§ Directions for this task:
Where an entry contains a picture, skip the picture and write out everything else exactly.

§ Materials provided:
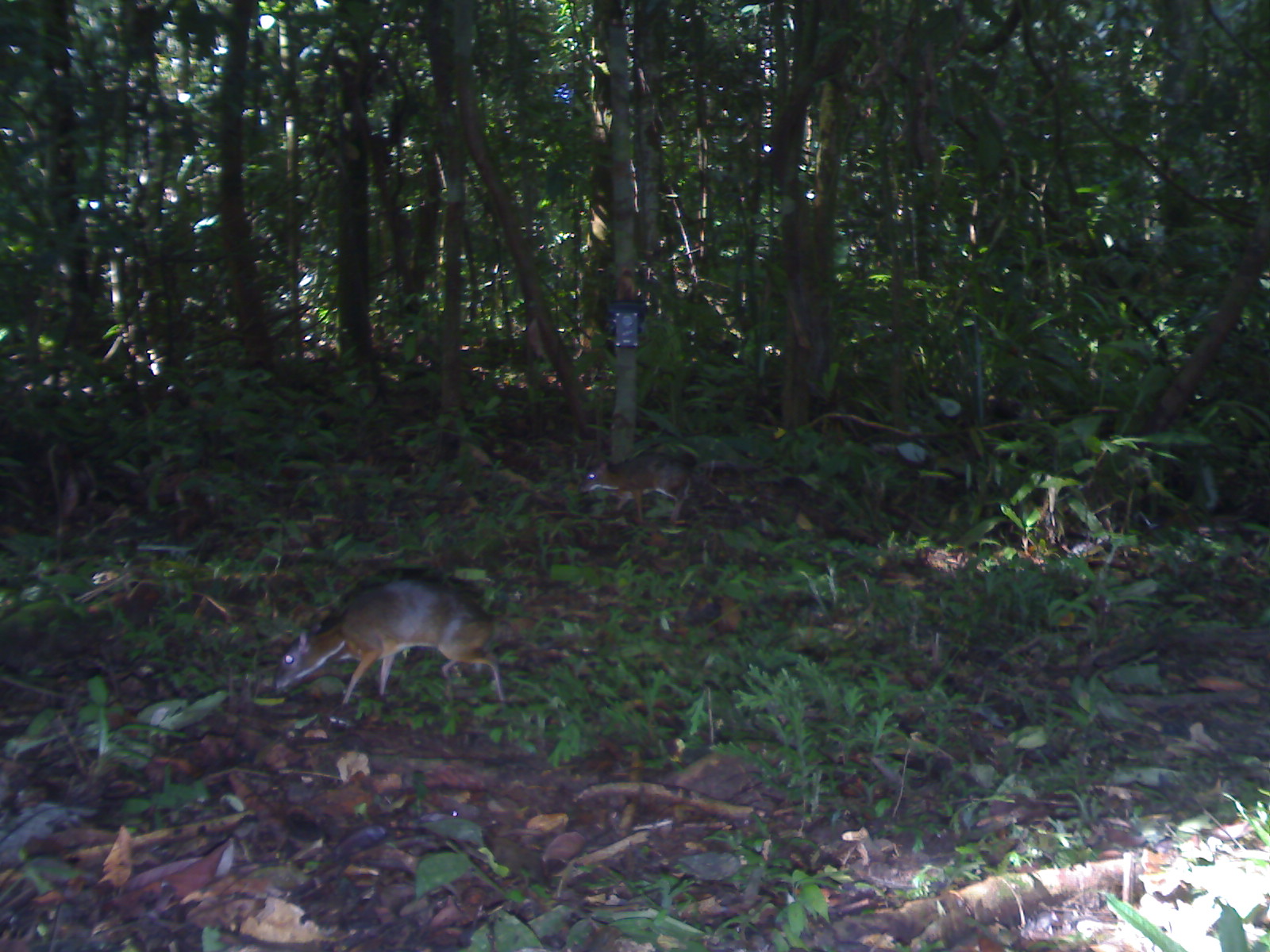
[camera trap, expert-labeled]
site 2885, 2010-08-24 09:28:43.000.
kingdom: Animalia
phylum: Chordata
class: Mammalia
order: Artiodactyla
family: Tragulidae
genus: Tragulus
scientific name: Tragulus kanchil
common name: lesser oriental chevrotain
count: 1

§ Written answer:
[camera trap, expert-labeled]
site 2885, 2010-08-24 09:28:43.000.
kingdom: Animalia
phylum: Chordata
class: Mammalia
order: Artiodactyla
family: Tragulidae
genus: Tragulus
scientific name: Tragulus kanchil
common name: lesser oriental chevrotain
count: 1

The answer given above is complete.